WHAT YOU ARE ASKED TO DO: Which lines of the material below contain the string "thatched"? Identify each of them and copy it in full, treating uppercase and lowercase as different.

Questions on scene geometry:
-- BEGIN --

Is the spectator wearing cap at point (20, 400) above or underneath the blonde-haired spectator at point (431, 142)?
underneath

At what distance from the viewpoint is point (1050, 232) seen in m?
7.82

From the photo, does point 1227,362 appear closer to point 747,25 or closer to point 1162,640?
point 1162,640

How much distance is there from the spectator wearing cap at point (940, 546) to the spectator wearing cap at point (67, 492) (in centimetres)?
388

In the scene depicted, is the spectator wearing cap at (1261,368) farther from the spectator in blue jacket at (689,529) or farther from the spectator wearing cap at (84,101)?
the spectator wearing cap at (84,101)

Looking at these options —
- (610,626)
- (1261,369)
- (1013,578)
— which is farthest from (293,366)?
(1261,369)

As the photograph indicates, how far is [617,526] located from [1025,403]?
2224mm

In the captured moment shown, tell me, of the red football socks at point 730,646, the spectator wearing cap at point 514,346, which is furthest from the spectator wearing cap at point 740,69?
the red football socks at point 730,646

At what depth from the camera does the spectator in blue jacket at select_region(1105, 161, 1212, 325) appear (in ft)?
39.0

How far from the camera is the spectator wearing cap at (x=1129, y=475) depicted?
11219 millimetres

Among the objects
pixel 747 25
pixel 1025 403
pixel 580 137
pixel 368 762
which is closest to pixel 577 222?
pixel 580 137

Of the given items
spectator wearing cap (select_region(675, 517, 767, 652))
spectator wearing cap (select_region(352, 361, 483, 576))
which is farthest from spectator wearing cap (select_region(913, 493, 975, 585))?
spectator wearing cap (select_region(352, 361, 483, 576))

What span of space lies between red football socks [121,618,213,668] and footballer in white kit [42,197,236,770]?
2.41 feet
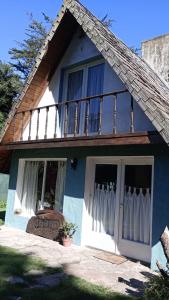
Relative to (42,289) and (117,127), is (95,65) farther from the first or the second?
(42,289)

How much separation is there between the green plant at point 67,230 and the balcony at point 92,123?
221 cm

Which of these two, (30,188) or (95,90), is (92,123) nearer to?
(95,90)

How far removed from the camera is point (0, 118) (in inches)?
915

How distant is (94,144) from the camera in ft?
27.6

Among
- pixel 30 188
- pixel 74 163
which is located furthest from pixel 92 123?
pixel 30 188

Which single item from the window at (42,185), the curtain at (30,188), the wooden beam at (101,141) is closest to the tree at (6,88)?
the curtain at (30,188)

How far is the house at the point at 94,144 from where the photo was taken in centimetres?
756

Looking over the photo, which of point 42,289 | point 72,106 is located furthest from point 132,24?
point 42,289

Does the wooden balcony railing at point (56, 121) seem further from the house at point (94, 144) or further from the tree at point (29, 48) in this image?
A: the tree at point (29, 48)

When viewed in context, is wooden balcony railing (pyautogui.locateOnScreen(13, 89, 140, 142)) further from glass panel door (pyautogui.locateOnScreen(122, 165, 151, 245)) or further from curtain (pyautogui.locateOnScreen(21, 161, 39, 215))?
glass panel door (pyautogui.locateOnScreen(122, 165, 151, 245))

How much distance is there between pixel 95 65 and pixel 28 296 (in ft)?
24.4

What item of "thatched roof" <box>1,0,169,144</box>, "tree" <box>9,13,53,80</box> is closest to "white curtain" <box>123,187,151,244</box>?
"thatched roof" <box>1,0,169,144</box>

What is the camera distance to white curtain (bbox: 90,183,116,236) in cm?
900

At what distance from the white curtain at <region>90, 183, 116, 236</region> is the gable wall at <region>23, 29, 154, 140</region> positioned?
159 centimetres
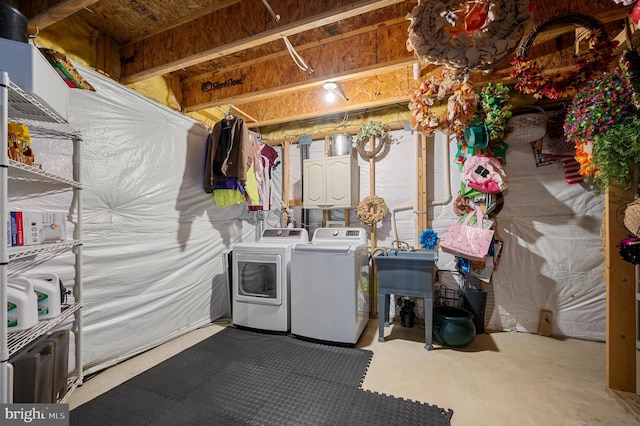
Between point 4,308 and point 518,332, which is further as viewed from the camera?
point 518,332

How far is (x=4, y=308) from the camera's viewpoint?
1.12m

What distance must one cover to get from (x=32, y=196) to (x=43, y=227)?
0.32 m

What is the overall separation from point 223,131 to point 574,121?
111 inches

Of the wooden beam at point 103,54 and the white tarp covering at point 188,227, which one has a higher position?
the wooden beam at point 103,54

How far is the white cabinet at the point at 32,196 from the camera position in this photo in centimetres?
112

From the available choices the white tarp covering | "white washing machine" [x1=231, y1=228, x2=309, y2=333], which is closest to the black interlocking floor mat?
"white washing machine" [x1=231, y1=228, x2=309, y2=333]

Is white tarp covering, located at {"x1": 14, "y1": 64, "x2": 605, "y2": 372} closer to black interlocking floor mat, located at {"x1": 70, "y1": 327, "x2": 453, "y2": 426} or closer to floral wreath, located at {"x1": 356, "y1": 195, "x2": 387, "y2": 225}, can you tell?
floral wreath, located at {"x1": 356, "y1": 195, "x2": 387, "y2": 225}

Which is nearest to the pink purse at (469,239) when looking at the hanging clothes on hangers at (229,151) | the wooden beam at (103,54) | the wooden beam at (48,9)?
the hanging clothes on hangers at (229,151)

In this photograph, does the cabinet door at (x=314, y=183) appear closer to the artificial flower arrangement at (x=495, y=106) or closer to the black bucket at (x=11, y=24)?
the artificial flower arrangement at (x=495, y=106)

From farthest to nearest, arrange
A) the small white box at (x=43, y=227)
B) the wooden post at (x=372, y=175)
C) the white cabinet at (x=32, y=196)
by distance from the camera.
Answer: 1. the wooden post at (x=372, y=175)
2. the small white box at (x=43, y=227)
3. the white cabinet at (x=32, y=196)

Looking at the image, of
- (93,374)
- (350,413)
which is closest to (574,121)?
(350,413)

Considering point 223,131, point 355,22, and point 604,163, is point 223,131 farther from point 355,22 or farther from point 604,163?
point 604,163

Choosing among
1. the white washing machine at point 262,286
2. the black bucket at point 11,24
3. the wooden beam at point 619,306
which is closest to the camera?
the black bucket at point 11,24

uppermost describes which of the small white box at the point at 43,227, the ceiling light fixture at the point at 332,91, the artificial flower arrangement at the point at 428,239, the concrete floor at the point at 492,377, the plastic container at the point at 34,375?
the ceiling light fixture at the point at 332,91
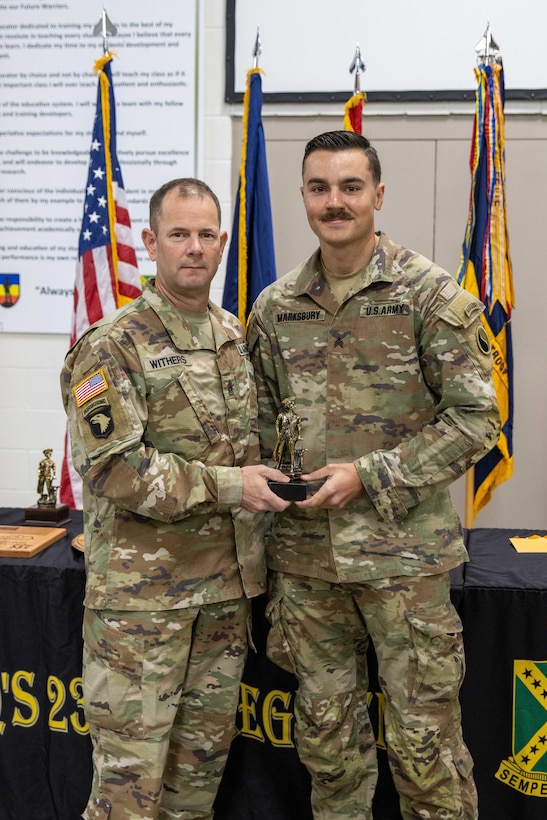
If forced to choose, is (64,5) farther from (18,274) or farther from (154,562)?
(154,562)

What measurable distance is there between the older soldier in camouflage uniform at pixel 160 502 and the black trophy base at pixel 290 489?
1cm

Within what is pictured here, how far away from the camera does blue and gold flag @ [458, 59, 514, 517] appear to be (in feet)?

-- END --

WRITTEN SOLUTION:
What item of "thatched roof" <box>1,0,169,144</box>, "tree" <box>9,13,53,80</box> is closest to "white curtain" <box>123,187,151,244</box>?
"thatched roof" <box>1,0,169,144</box>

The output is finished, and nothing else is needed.